Pragmatic Applications of the Semantic Web Using SemTalk
Christian Fillies
SC4 Solution Clustering, Falkensee,
Germany cfillies@semtalk.com
Frauke Weichhardt
Beratung im Netz, Potsdam, Germany fweichhardt@fweichhardt.de
Gay Wood-Albrecht
Bonapart Solutions, USA wood-albrecht@mindspring.com
Dietmar Wikarski
Fachhochschule
Brandenburg, Brandenburg,Germany wikarski@fh-brandenburg.de
Pragmatic applications of
the Semantic Web using SemTalk
Summary
The Semantic Web is a new layer of the Internet that enables distributed modeling of the contents
of existing web pages. Semantic
webs store not only text but they are similar to whiteboard models that
include the most relevant associated terms or keywords. Compared to
standardized ontologies, semantic
webs present powerful new
search strategies. “Ambient”, intelligent applications and agents can use this
knowledge network in various ways.
SemTalk, using a
Microsoft Visio
front-end, offers an easy to use editor for semantic web ontologies and processes. Using an open,
graphically configurable meta model, Visio can be easily adapted to different model worlds
such as ARIS EPKs or Bonapart process and organizational models. These models, with the
help of Microsoft Office
XP SmartTags, allow users to easily create semantic webs as a bi-product of their daily work with other MS Office products such as Winword, Excel or Outlook.
This paper will present
two applied uses of this technology:
1.

## DATASET CONTENT
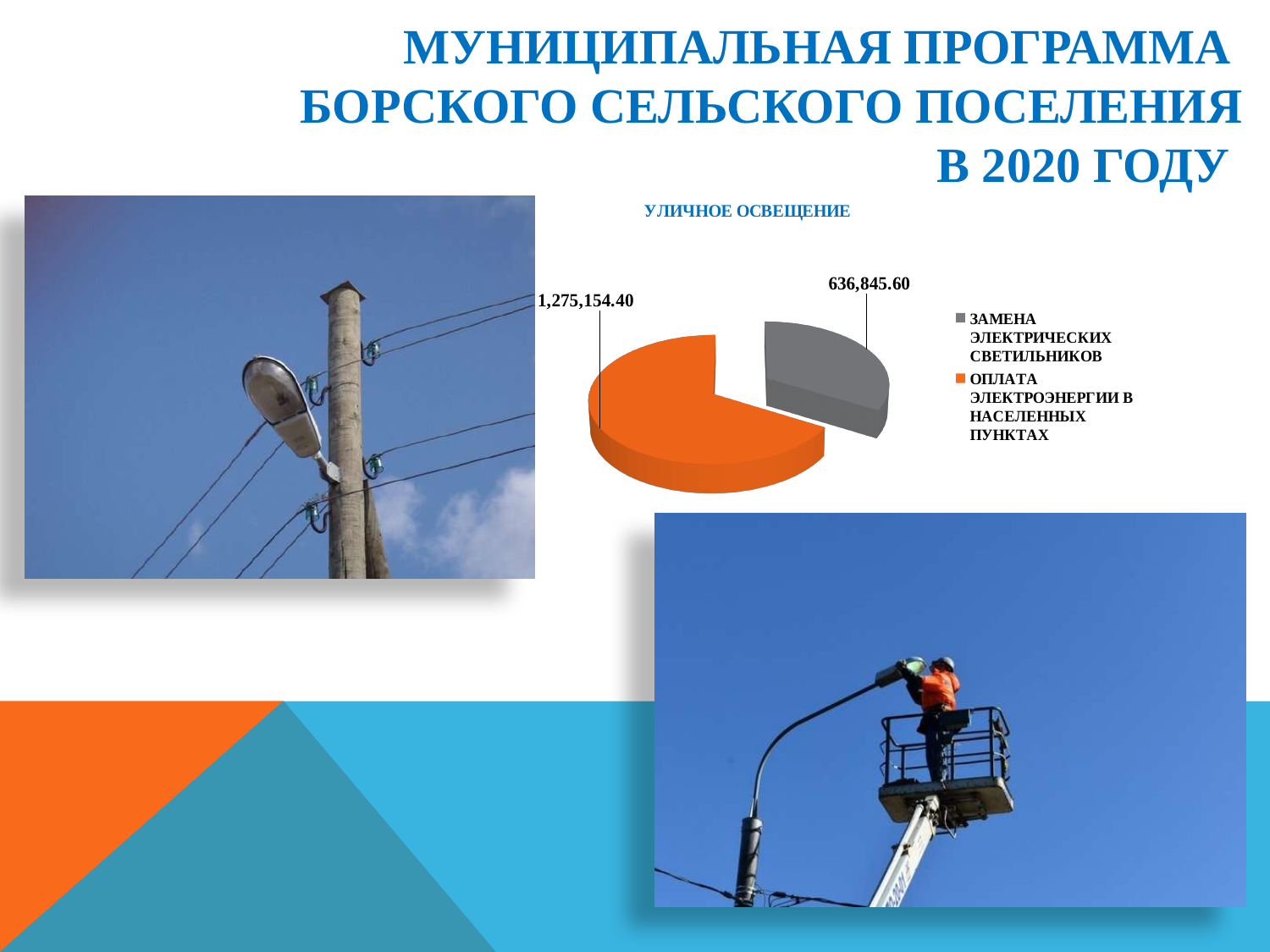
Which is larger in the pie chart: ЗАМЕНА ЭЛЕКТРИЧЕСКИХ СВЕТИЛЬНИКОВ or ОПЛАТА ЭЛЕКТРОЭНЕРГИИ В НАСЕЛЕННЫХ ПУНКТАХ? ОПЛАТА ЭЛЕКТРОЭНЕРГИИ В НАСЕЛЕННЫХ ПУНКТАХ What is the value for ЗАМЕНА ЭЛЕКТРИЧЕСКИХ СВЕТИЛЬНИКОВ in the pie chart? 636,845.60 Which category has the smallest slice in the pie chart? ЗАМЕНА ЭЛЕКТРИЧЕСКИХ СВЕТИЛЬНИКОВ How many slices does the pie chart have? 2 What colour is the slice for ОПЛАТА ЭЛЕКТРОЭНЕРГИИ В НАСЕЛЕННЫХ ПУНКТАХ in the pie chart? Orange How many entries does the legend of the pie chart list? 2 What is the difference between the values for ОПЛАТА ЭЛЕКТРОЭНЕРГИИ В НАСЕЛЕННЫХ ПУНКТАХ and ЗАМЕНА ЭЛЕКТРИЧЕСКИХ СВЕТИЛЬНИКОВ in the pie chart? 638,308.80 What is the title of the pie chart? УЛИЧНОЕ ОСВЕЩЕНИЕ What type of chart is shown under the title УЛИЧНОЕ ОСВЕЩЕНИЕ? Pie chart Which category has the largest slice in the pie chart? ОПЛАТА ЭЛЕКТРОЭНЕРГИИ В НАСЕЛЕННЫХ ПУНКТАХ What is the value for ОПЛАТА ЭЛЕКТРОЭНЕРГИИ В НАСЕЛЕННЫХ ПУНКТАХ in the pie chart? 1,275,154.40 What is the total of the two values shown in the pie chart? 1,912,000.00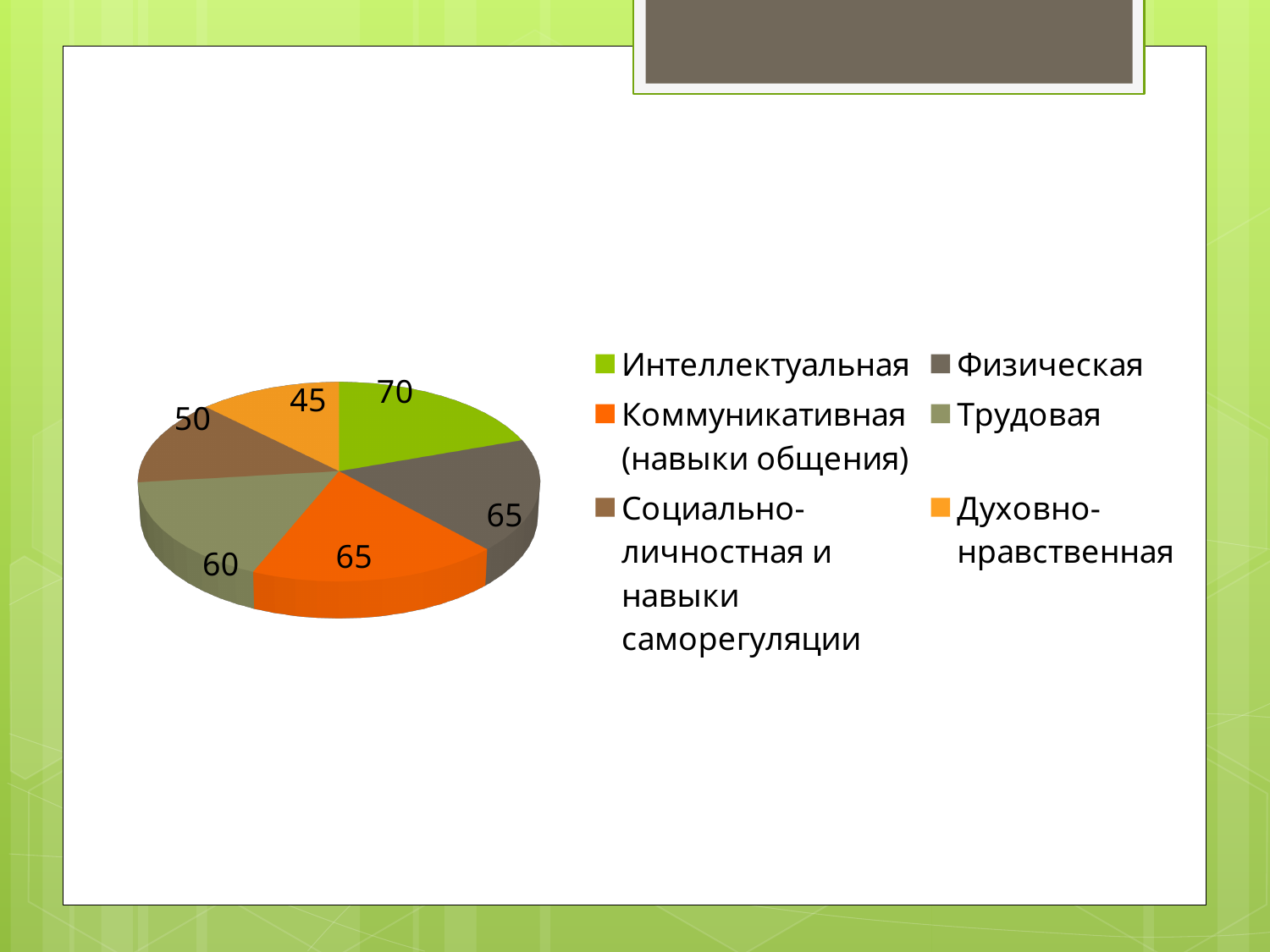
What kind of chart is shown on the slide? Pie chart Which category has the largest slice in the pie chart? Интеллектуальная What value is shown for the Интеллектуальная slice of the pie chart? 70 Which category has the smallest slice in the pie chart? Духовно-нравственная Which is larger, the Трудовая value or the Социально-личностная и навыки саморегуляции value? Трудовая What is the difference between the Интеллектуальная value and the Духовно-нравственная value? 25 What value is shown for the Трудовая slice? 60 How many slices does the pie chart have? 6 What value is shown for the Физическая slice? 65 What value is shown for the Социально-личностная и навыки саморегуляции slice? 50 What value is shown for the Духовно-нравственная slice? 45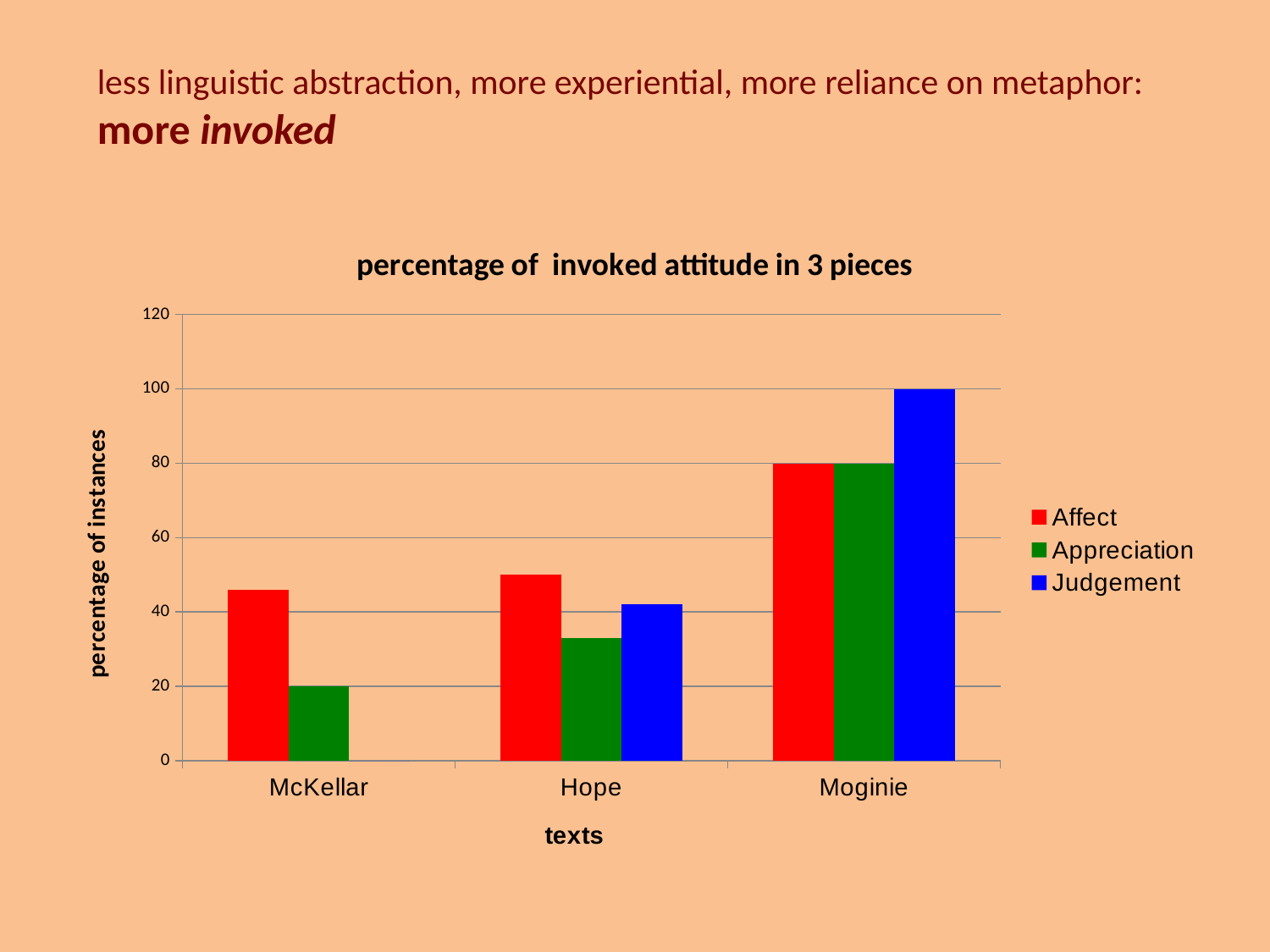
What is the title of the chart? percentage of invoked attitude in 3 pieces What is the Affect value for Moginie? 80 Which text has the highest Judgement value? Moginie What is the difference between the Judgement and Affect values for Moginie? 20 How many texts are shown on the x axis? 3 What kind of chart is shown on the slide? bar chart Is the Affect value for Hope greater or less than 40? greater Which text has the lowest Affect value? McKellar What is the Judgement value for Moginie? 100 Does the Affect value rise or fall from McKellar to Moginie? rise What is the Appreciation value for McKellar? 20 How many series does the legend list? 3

## WHAT YOU NEED TO DO
Do these statements agree with the SemTalk summary above? (a) SemTalk's editor has a Microsoft Visio front-end; (b) users must build semantic webs in sessions kept apart from their everyday Office work; (c) semantic webs store only text. For each, answer yes or no and quote the deciding words.

## EXERCISE ANSWER
(a) Yes: "SemTalk, using a Microsoft Visio front-end, offers an easy to use editor"
(b) No: "allow users to easily create semantic webs as a bi-product of their daily work with other MS Office products"
(c) No: "Semantic webs store not only text"